- **出題 1**:
転職と年収についての抜粋本文は、営業実績を「いくらの目標金額に対して、どれだけの実績を上げたのか」まで明記するよう勧めている。そうするとよい理由を、本文の記述に沿って説明せよ。
- **出題 2**:
転職と年収についての抜粋本文のうち、「特に営業実績については、職務経歴書にも詳しく記載しましょう。」から始めて「もらえる可能性が出てきます。」まで続く部分を、一字一句違えずに書き写せ。

#### 抜粋本文 ####

今の会社より企業規模が大きい会社を選べば給与水準も上がりやすく、100~200万円ほど年収アップできる可能性があります。
他の業界が気になる場合には、成長性と利益率の高い業界を選ぶのがベター。
例えば人材業界などは全体的に年収が高い傾向にあるので、営業経験を生かして転職すれば業界未経験だったとしても年収アップしやすいです。
【選考でアピールすべきポイント】
営業職経験者が、選考時にアピールすべきポイントは大きく分けて三つ。「具体的な営業実績」「扱ってきた商品・サービス」「新規開拓経験の有無」です。
特に営業実績については、職務経歴書にも詳しく記載しましょう。
Aさんも達成率を記載していますが、可能であれば「いくらの目標金額に対して、どれだけの実績を上げたのか」まで明記できるといいですね。採用担当に、どの程度の仕事能力がある人なのか、イメージしてもらいやすくなります。
また、Aさんは後輩育成も担当しているので、チーム全体の達成率もぜひアピールしてほしいところ。「自分でも実績を上げながら、チームを率いていくことができる」という点は、管理職候補としてより高い年収を提示してもらえる可能性が出てきます。

#### 提供資料 ####

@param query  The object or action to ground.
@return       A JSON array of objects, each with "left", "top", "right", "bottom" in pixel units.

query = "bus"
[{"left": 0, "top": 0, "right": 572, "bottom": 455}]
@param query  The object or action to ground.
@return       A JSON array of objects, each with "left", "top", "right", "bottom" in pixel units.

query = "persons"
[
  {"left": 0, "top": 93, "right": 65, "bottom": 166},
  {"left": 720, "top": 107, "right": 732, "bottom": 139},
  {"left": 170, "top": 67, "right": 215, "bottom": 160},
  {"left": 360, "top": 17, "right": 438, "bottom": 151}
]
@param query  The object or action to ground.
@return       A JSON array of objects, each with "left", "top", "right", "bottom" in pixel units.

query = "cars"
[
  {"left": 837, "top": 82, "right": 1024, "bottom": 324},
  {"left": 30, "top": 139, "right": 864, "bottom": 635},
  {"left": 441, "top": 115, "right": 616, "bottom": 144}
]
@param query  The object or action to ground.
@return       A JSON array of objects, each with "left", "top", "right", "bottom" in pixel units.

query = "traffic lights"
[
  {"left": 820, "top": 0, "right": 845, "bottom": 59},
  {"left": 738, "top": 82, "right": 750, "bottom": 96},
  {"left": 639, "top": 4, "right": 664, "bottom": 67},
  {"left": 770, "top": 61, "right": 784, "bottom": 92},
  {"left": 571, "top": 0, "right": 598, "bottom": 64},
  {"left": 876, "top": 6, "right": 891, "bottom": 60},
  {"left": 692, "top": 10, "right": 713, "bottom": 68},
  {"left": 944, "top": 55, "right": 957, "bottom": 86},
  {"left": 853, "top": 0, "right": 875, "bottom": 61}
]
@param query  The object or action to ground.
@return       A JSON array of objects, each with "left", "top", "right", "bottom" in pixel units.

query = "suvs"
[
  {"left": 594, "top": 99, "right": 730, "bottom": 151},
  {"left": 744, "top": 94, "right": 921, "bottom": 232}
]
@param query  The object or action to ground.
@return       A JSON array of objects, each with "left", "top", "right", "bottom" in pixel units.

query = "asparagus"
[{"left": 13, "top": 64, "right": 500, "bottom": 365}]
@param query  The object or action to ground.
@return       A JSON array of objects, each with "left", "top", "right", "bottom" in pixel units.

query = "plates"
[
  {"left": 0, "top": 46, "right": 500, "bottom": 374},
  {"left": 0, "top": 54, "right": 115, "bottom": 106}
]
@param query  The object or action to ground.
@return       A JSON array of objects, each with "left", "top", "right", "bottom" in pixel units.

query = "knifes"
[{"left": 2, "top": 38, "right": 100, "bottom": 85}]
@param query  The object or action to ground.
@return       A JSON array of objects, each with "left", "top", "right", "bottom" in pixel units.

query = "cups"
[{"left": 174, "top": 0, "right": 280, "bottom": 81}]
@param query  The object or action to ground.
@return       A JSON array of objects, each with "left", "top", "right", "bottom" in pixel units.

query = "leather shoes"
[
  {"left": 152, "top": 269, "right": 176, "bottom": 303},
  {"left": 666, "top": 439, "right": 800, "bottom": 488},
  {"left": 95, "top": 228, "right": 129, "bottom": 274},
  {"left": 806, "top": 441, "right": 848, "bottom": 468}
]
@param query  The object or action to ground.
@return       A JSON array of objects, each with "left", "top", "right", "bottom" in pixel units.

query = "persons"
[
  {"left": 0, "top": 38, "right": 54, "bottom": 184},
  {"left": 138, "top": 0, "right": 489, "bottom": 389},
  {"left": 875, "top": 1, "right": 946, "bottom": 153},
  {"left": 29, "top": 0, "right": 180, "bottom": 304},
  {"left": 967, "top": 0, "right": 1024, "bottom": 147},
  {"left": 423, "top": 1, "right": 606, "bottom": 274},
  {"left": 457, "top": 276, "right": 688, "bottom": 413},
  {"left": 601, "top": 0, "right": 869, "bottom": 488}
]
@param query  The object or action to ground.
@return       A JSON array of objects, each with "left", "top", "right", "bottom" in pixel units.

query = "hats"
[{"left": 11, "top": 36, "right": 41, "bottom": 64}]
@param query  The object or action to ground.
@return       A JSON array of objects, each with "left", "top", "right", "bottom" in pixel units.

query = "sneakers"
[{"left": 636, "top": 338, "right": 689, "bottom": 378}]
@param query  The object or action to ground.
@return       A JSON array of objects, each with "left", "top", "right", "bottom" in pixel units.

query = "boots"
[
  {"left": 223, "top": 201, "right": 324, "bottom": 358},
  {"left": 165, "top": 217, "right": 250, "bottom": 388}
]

####

- **解答 1**:
そこまで明記すると、採用担当に、その人がどの程度の仕事能力を持っているのかをイメージしてもらいやすくなるから。

- **解答 2**:
特に営業実績については、職務経歴書にも詳しく記載しましょう。
Aさんも達成率を記載していますが、可能であれば「いくらの目標金額に対して、どれだけの実績を上げたのか」まで明記できるといいですね。採用担当に、どの程度の仕事能力がある人なのか、イメージしてもらいやすくなります。
また、Aさんは後輩育成も担当しているので、チーム全体の達成率もぜひアピールしてほしいところ。「自分でも実績を上げながら、チームを率いていくことができる」という点は、管理職候補としてより高い年収を提示してもらえる可能性が出てきます。